The journey might be the reward

The Alfa had been given to a restoration shop to do, and the owner, frustrated with the progress or lack thereof, took the unfinished car back. It then sat in his garage untouched for more than a decade until he passed away a short time ago. With no real clue as to the quality or quantity of work done, a professional restoration shop would almost certainly want to start completely over again.

However, Knight astutely pointed out that for a DIY restorer with limited funds, this car would be viewed as offering a head start from scratch. Any work done would be a positive, and with the shell stripped and painted, it was easy to get an idea of the structural state of the car. In addition, its current state offered a choice of restoration to street, rally or all-out racing trim.
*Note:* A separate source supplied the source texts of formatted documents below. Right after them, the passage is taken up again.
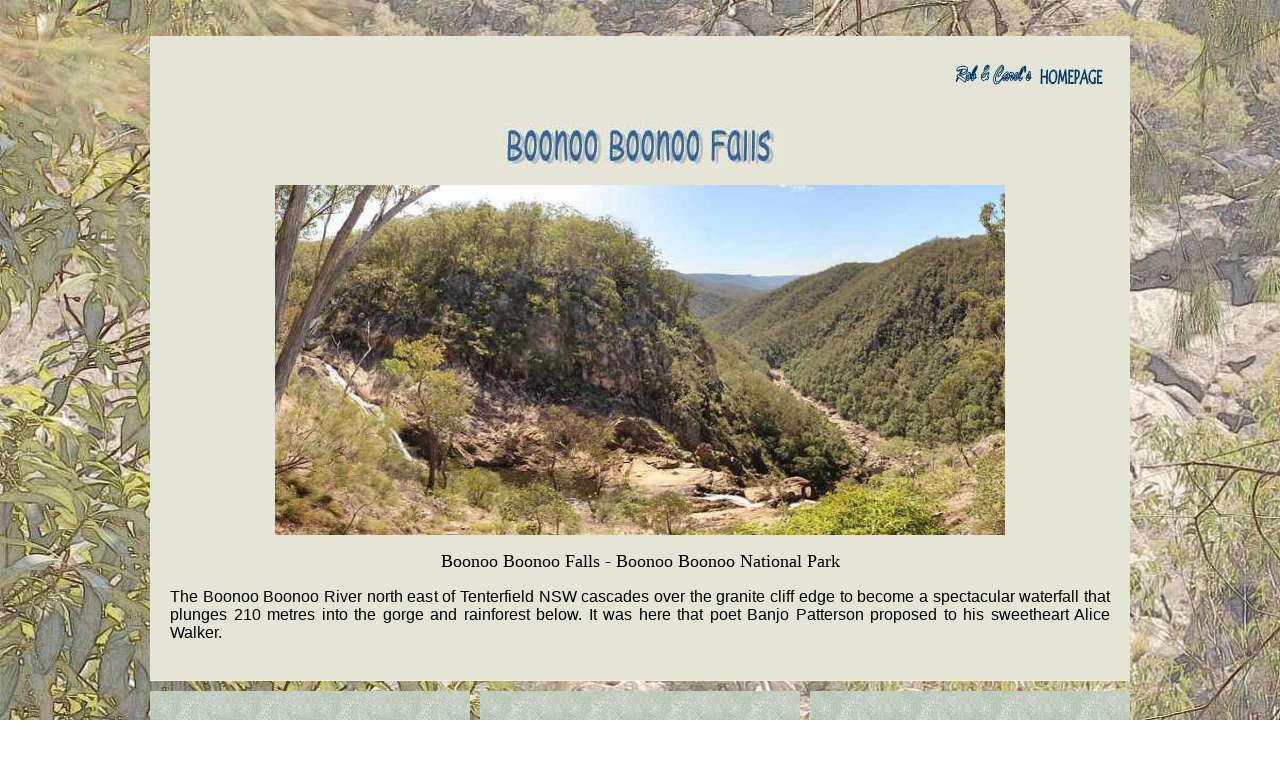

--- FILE ---
content_type: text/html
request_url: http://robcaz.net/boonoo_boonoo_falls.htm
body_size: 1350
content:
<html xmlns:v="urn:schemas-microsoft-com:vml" xmlns:o="urn:schemas-microsoft-com:office:office" xmlns="http://www.w3.org/TR/REC-html40">

<head>
<meta http-equiv="Content-Language" content="en-au">
<meta name="GENERATOR" content="Microsoft FrontPage 6.0">
<meta name="ProgId" content="FrontPage.Editor.Document">
<meta http-equiv="Content-Type" content="text/html; charset=windows-1252">
<title>boonoo boonoo falls</title>
<style>
<!--
.ms-simple1-even { border-style: none }
.ms-simple1-main { border-left-style: none; border-right-style: none; 
               border-top: 1.5pt solid green; border-bottom: 1.5pt solid green }
.ms-simple1-tl { border-left-style: none; border-right-style: none; border-top-style: none; 
               border-bottom: .75pt solid green }
.ms-simple1-left { border-style: none }
-->
</style>
<!--[if !mso]>
<style>.style1 {
	border-style: none;
	font-size: medium;
	font-family: Georgia, "Times New Roman", Times, serif;
}
</style>
<![endif]-->
</head>

<body background="boonoofallsbg.jpg" style="background-attachment: fixed">

<div align="center">
  <div align="center">
    &nbsp;<table border="1" width="1000" cellpadding="20" id="table3" cellspacing="10" class="ms-simple1-main" style="border-width:0; ">
      <!-- fpstyle: 1,011111100 -->
      <tr>
        <td colspan="3" class="ms-simple1-tl" bgcolor="#E5E5D7" style="border-bottom-color: #F9EED9">
        <p align="center">
		<img border="0" src="robcazhomepage1.JPG" width="163" height="38" align="right"></p>
        <p align="center">&nbsp;</p>
		<p align="center">&nbsp;</p>
		<p align="center">
		<img border="0" src="boonoofallsheader.jpg" width="290" height="45"></p>
		<p align="center">
		<a href="boonoofalls1.jpg">
		<img border="0" src="boonoofalls1_small.jpg" xthumbnail-orig-image="boonoofalls1.jpg"></a></p>
		<p align="center"><font size="4" face="Comic Sans MS">Boonoo Boonoo 
		Falls - Boonoo Boonoo National Park</font><font size="5" face="Comic Sans MS"> </font></p>
		<p align="justify"><font face="Arial">The Boonoo Boonoo River north east 
		of Tenterfield NSW cascades over the granite cliff edge to become a 
		spectacular waterfall that plunges 210 metres into the gorge and 
		rainforest below. It was here that poet Banjo Patterson proposed to his 
		sweetheart Alice Walker.<br>
&nbsp;</font></p>
        </td>
      </tr>
      <tr>
        <td align="center" width="33%" background="kb%204.82.gif" class="ms-simple1-left">
            &nbsp;<p><a href="boonoofalls2.JPG">
			<img border="0" src="boonoofalls2_small.JPG" xthumbnail-orig-image="boonoofalls2.JPG"></a></p>
			<p>&nbsp;</p>
			</td>
        <td align="center" width="33%" background="kb%204.82.gif" class="ms-simple1-even">
        <a href="boonoofalls3.JPG">
		<img border="0" src="boonoofalls3_small.JPG" xthumbnail-orig-image="boonoofalls3.JPG"></a></td>
        <td align="center" width="33%" background="kb%204.82.gif" class="ms-simple1-even">
            <a href="boonoofalls6.JPG">
			<img border="0" src="boonoofalls6_small.JPG" xthumbnail-orig-image="boonoofalls6.JPG"></a></td>
      </tr>
      <tr>
        <td background="kb%204.82.gif" align="center" colspan="3" class="ms-simple1-left">
        <i><font face="Tempus Sans ITC"><a href="our_backyard.htm">
        <span style="text-decoration: none">back to </span> <font size="2">
        <span style="text-decoration: none">IN 
      OUR BACKYARD</span></font></a></font></i></td>
      </tr>
    </table>
  </div>
  </div>

</body>

</html>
It is true that for many of us, especially in the U.K., the process can also be the product. Hours, days, weeks, months and years of long nights and weekends in cramped, drafty garages are what some live for. And then, the pride of driving a car you’ve brought back to life with your own hands trumps convenience or logic.

As a rally or race car, it could be a viable consideration, as the level of finish and detail can be held at a much lower level than that needed for a street restoration. It was reported that the car sold to a U.K. phone bidder. One hopes they actually saw all the bits…. In any case, the estate of the seller came away firmly in the “lucky” column.